Beliefs have a truth value. A belief is correct when there is a fact of the world that corresponds to a belief. An agent’s belief that an invisible ancient dragon watches his every move is an accurate model of the world in which he lives if it happens to be the case that there is an invisible ancient dragon that watches his every move.

A desire may be objectively satisfied if the proposition identifying what is desired is true. However, there is nothing in this that identifies a desire as being “correct” or “incorrect”.

When it comes to deciding on a course of action, desires determine the end or goal of the action. Desires dictate where the action is headed – what the final objective is. Once desires have set the goal, beliefs go to work selecting the means to reaching that goal. In this sense, beliefs work to serve desires. Reason is something that belongs to the realm of beliefs.

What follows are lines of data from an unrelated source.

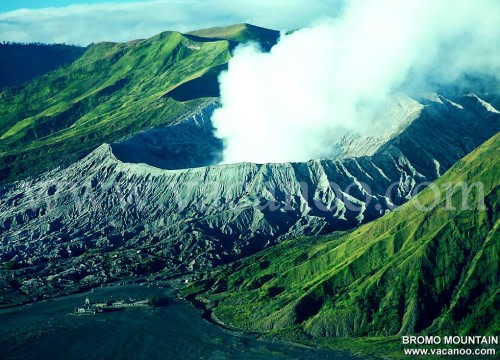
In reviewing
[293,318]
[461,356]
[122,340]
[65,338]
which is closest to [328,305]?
[293,318]

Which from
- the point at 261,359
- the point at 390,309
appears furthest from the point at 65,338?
the point at 390,309

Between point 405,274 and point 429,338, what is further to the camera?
point 405,274

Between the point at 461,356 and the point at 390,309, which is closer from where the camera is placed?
the point at 461,356

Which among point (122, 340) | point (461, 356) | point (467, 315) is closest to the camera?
point (461, 356)

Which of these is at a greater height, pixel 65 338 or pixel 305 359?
pixel 65 338

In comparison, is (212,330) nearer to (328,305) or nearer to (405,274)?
(328,305)

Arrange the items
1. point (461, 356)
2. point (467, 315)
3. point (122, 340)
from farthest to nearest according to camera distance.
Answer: point (122, 340) → point (467, 315) → point (461, 356)

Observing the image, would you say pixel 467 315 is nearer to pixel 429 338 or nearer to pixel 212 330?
pixel 429 338

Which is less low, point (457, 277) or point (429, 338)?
point (457, 277)
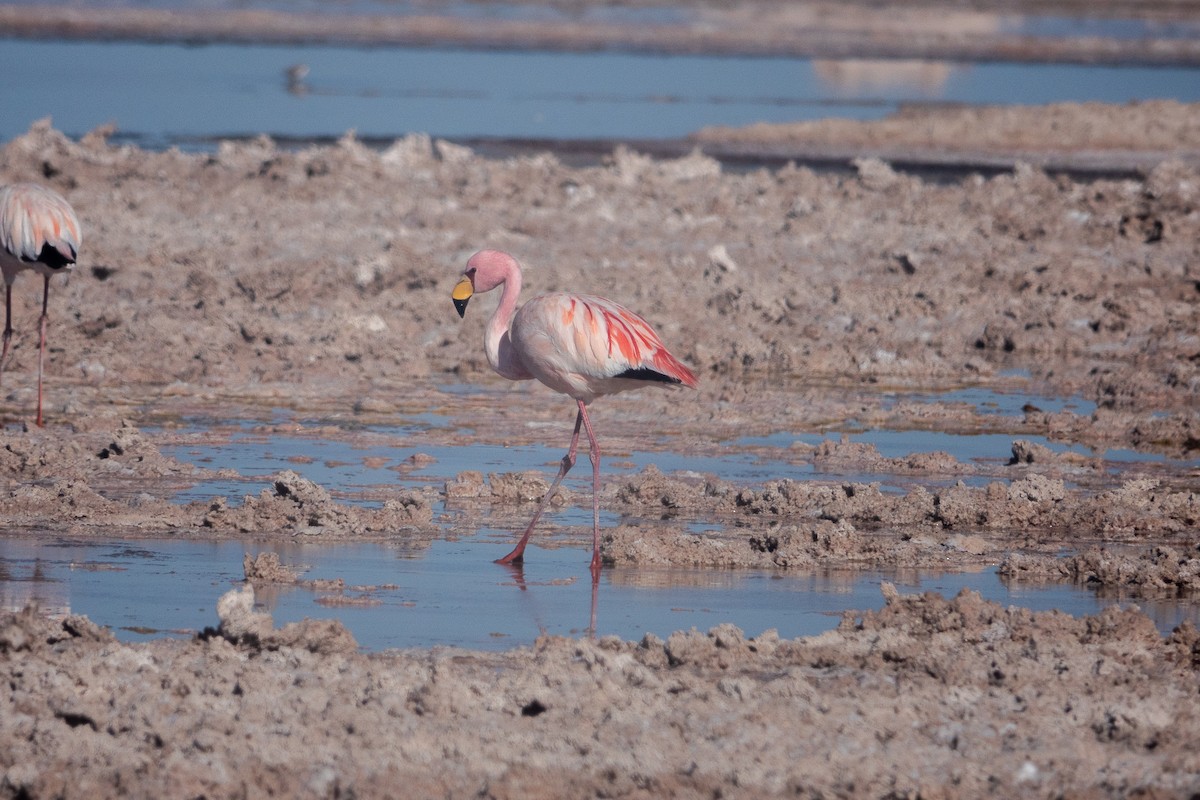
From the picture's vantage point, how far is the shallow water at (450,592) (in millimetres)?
6902

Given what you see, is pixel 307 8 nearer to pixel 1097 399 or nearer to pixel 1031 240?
pixel 1031 240

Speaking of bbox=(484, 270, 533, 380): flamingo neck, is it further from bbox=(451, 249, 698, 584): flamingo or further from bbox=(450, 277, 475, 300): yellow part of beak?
bbox=(450, 277, 475, 300): yellow part of beak

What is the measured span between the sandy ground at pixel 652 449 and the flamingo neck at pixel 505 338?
2.64 ft

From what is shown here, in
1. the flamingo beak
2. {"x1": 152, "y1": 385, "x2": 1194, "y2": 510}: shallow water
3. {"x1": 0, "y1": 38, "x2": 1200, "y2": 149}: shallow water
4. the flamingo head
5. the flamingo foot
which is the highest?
{"x1": 0, "y1": 38, "x2": 1200, "y2": 149}: shallow water

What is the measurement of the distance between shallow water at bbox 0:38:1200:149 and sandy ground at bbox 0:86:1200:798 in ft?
32.1

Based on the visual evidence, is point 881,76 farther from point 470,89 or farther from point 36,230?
point 36,230

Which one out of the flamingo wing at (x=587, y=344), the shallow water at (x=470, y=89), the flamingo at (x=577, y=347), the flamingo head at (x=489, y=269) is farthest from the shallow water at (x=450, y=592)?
the shallow water at (x=470, y=89)

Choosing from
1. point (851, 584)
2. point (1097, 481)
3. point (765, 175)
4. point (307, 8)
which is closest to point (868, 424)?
point (1097, 481)

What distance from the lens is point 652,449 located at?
10.7 meters

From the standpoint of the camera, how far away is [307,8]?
6397 cm

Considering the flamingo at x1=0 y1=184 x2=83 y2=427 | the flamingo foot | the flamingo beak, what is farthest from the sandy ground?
the flamingo beak

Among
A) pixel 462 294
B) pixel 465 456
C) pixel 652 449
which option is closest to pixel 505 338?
pixel 462 294

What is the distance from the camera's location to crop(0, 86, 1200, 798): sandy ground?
17.7 ft

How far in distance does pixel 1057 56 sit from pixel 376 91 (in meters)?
28.8
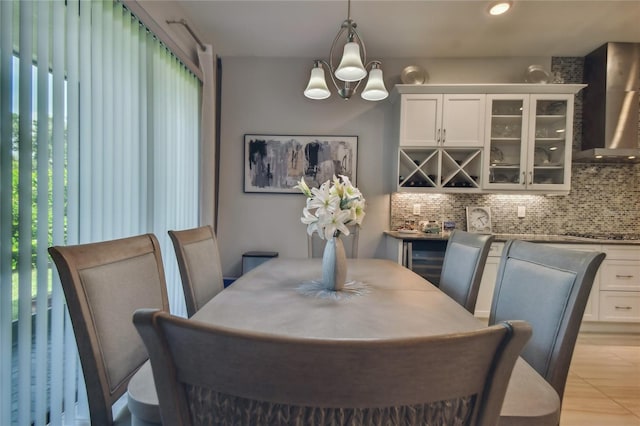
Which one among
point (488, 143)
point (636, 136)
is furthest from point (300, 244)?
point (636, 136)

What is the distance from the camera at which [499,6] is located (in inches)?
90.0

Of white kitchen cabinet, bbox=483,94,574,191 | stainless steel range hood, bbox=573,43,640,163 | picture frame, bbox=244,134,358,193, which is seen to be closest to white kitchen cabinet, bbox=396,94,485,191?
white kitchen cabinet, bbox=483,94,574,191

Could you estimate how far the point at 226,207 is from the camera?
3.46m

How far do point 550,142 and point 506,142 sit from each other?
44 cm

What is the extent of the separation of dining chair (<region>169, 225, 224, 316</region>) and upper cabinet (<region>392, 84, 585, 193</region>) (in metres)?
2.09

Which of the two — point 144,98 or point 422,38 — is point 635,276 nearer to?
point 422,38

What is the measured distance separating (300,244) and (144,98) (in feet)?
6.76

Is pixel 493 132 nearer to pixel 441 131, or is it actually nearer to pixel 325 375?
pixel 441 131

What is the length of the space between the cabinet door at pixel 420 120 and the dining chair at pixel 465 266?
5.04ft

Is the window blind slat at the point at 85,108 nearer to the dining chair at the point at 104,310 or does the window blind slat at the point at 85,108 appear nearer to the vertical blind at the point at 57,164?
the vertical blind at the point at 57,164

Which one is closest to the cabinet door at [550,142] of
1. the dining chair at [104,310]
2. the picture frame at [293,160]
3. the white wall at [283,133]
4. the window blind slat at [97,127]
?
the white wall at [283,133]

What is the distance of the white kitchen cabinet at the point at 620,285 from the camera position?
269 cm

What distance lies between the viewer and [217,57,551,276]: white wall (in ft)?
11.1

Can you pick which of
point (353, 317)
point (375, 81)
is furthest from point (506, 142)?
point (353, 317)
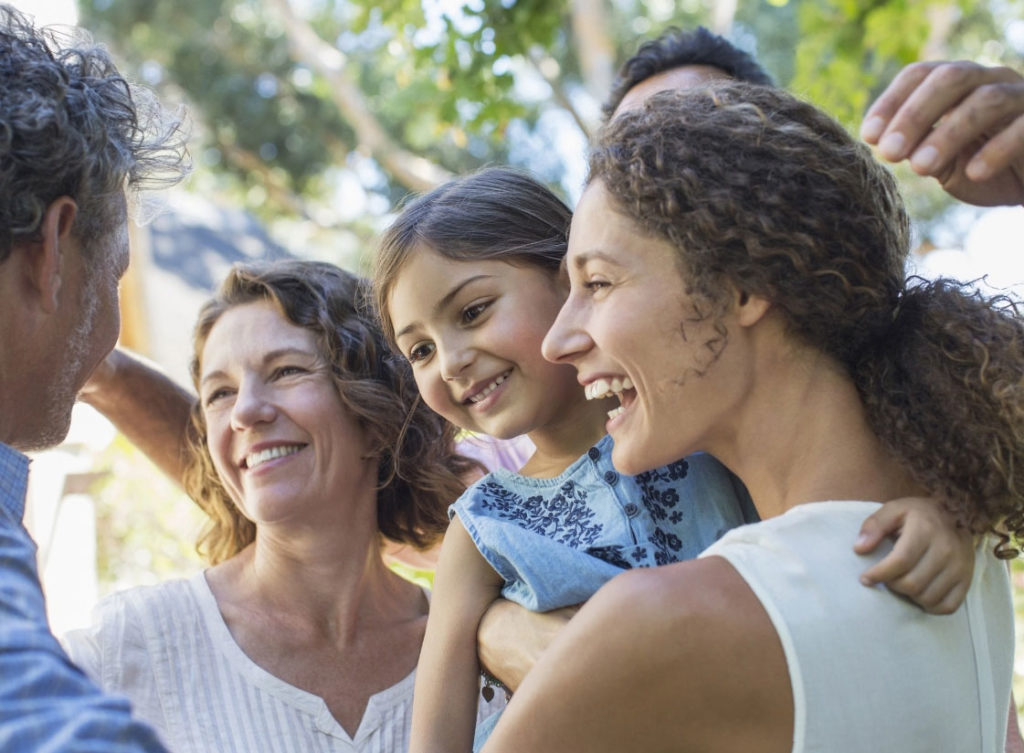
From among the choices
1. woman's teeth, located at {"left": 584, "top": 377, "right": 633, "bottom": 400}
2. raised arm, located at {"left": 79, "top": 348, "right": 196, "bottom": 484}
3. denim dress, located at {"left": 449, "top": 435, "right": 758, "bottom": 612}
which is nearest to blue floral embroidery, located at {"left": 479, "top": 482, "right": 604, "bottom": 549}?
denim dress, located at {"left": 449, "top": 435, "right": 758, "bottom": 612}

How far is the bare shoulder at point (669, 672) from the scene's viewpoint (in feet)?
5.25

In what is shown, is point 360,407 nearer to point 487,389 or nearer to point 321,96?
point 487,389

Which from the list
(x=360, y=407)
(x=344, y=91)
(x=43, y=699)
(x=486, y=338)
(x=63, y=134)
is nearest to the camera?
(x=43, y=699)

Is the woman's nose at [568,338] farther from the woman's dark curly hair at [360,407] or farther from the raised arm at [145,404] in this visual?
the raised arm at [145,404]

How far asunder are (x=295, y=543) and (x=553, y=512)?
104 cm

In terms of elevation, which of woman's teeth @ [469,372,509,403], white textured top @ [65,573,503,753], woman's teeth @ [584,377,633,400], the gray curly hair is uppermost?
the gray curly hair

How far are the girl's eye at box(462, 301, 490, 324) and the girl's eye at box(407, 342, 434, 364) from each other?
118 millimetres

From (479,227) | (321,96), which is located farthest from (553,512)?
(321,96)

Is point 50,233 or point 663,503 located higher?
point 50,233

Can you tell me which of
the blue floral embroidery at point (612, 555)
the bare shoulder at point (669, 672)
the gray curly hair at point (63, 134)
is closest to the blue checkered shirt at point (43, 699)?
the bare shoulder at point (669, 672)

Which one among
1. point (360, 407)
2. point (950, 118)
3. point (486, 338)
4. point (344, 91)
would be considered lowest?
point (344, 91)

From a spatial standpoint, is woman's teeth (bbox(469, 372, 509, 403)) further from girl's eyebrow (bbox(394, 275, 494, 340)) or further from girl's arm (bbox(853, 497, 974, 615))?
girl's arm (bbox(853, 497, 974, 615))

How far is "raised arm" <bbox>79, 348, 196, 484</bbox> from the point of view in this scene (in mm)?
3781

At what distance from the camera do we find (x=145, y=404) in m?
3.81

Its purpose is to help belief to carry out the commands of desires.


Tis not unreasonable for me to prefer the destruction of the whole world to the scratching of my finger. A Treatise on Human Nature.

After saying this, it is relevant to note that there is a potential for conflict among desires. In these cases, reason may argue that, to fulfill the will of some desires, other desires should either be strengthened or diminished. Reason can dictate that a person is better off with no desire to smoke – given that such a desire must either be frustrated, or satisfied to the frustration of other desires brought about by poor health, a long and debilitating illness, or an early death.

Thus, perhaps we should modify the quote above to say that it is not necessarily unreasonable to prefer the destruction of the whole world to the scratching of one’s finger. However, given that the destruction of the world, even if desired, would thwart other desires, an agent may be better off discouraging in himself as well as in others a fondness for the destruction of the world.

However, even in this type of case, the motivation to rid oneself from a desire – the sentiment that marks some desires as bad or best gotten rid of - does not come from reason alone. Here, too, reason is continuing to play its role as servant to the other desires – the master desires – with which the judged desire comes into conflict.

One way often used to understanding this difference between beliefs and desires is as follows: If a proposition that is believed not true in the world, we should change the belief. However, if a proposition that is desired is not true of the world, we have a reason to change the world.

This is not to say that Hume was fully committed to the theory identified here as desirism. He expressed some of its key elements. However, he also made some mistakes.

As mentioned above, desirism denies that morality depends on the sentiments of the evaluator.

Furthermore, desirism allows that moral claims have a truth value that reason can help us to determine. There is a fact of the matter as to whether a desire tends to be agreeable and useful to self and others that reason can help us to determine.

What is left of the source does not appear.